Un buen ranking no es un fetiche mágico, sino que debe ser, y en este caso lo es, un certero indicador de las dinámicas de excelencia que se dan en las universidades top. Templos laicos monoteístas, que únicamente deben consagrarse al conocimiento, concretamente a su producción, enseñanza y transferencia a la sociedad.
Para prevenir el probable white flight, se debería volver a intentar mejorar el posicionamiento de nuestras Universidades públicas en ARWU, especialmente en su primer cuartil, lo que equivaldría, laxamente, a los 300 primeros puestos. El margen de mejora es amplio, si nos comparamos con países de nuestro entorno, como Italia o Francia. Pero evitando programas parciales, como el decadente, sino ya fallido, de los Campus de Excelencia Internacional. Hace falta una reforma integral de los sistemas de incentivos, desde los criterios de reparto de la financiación universitaria, hasta los que definen la propia carrera académica. Tras un periodo de adaptación, deberían quedar alineados con las métricas internacionales sobre producción de ciencia competitiva, tanto las a priori (de la revista), como las a posteriori (del artículo) aumentando el peso de las partidas no consolidables. Hay que repensar el mapa de titulaciones bajo criterios de demanda, pero también de capacidad de oferta. El ejemplo de las facultades de veterinaria nos demuestra que a veces menos, es más. Estas facultades sólo están presente en diez universidades públicas (y seis privadas), pero esta concentración de esfuerzos ha conseguido que las diez se encuentran entre las 300 mejores del mundo según el ARWU específico de esta disciplina, incluso siete de las diez se situarían entre las 100 mejores del mundo (https://www.shanghairanking.com/rankings/gras/2022/RS0304).

### Consigna A
Según el texto sobre los rankings universitarios, ¿en cuántas universidades públicas hay facultades de veterinaria?
### Consigna B
¿Por qué presenta el texto sobre los rankings universitarios a las facultades de veterinaria como prueba de que "a veces menos, es más"? Responde en una a tres oraciones.
### Consigna C
Continúa el texto sobre los rankings universitarios a partir del punto en que termina.

### Datos mostrados

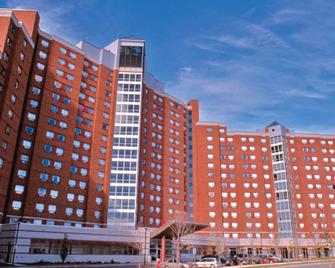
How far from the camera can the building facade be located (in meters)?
58.8

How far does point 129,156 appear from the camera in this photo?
74.1m

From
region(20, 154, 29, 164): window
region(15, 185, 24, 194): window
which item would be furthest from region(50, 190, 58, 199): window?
region(20, 154, 29, 164): window

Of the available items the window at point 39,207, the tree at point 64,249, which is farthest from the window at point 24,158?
the tree at point 64,249

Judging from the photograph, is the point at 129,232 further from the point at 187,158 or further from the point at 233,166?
the point at 233,166

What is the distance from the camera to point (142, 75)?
82.3 meters

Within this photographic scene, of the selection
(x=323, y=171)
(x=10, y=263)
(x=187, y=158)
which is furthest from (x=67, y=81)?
(x=323, y=171)

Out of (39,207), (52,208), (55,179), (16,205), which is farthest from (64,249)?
(55,179)

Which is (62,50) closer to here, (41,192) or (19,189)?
(41,192)

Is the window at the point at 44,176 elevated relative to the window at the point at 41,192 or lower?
elevated

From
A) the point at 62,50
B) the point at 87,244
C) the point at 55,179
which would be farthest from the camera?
the point at 62,50

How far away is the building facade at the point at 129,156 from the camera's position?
58.8 metres

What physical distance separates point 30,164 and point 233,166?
62.2m

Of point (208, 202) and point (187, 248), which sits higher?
point (208, 202)

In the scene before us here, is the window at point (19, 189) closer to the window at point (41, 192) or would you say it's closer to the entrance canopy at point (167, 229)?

### Respuesta A
Hay facultades de veterinaria en diez universidades públicas.

### Respuesta B
Estas facultades solo existen en diez universidades públicas, y esa concentración de esfuerzos ha logrado que las diez estén entre las 300 mejores del mundo según el ARWU de la disciplina. Además, siete de ellas se situarían entre las 100 mejores.

### Respuesta C
Se debe encontrar una gobernanza que combine la democracia entre la comunidad universitaria, con meritocracia profesional y noocracia curricular, y, de forma prioritaria, minimizar la burocracia universitaria, certero ejemplo de lo que el antropólogo David Graeber denomino bullshit jobs, sobra la traducción. Pedir un proyecto competitivo, solicitar una acreditación o un sexenio no debe obligar a mermar la producción de ciencia o la transferencia durante semanas o, incluso, meses o, menos aún, una tarea que en no pocas ocasiones obligue a un profesor a contratar una empresa para que la ayude en la misma.
Cambios que habría que mantener a largo plazo, ya que la ciencia es un cultivo de maduración tardía. Lo que exige de un acuerdo previo de los dos principales partidos, que evitara la tradicional dinámica de reformas y contra-reformas, tras cambiar el color del gobierno, que contribuyó al declive de los citados Campus de Excelencia Internacional. Entre los que no es infrecuente encontrar zombies y catatónicos.
El objetivo de mejora escalar en ARWU lleva implícito un verdadero proyecto de país o, usando el enfoque de la economista Mariana Mazzucato, una ambiciosa misión para un estado emprendedor. Supone incrementar la internacionalización de nuestra investigación, multiplicando su cantidad y calidad, conjurando, más allá de la habitual retórica, el desafortunado que “inventen ellos” de Unamuno.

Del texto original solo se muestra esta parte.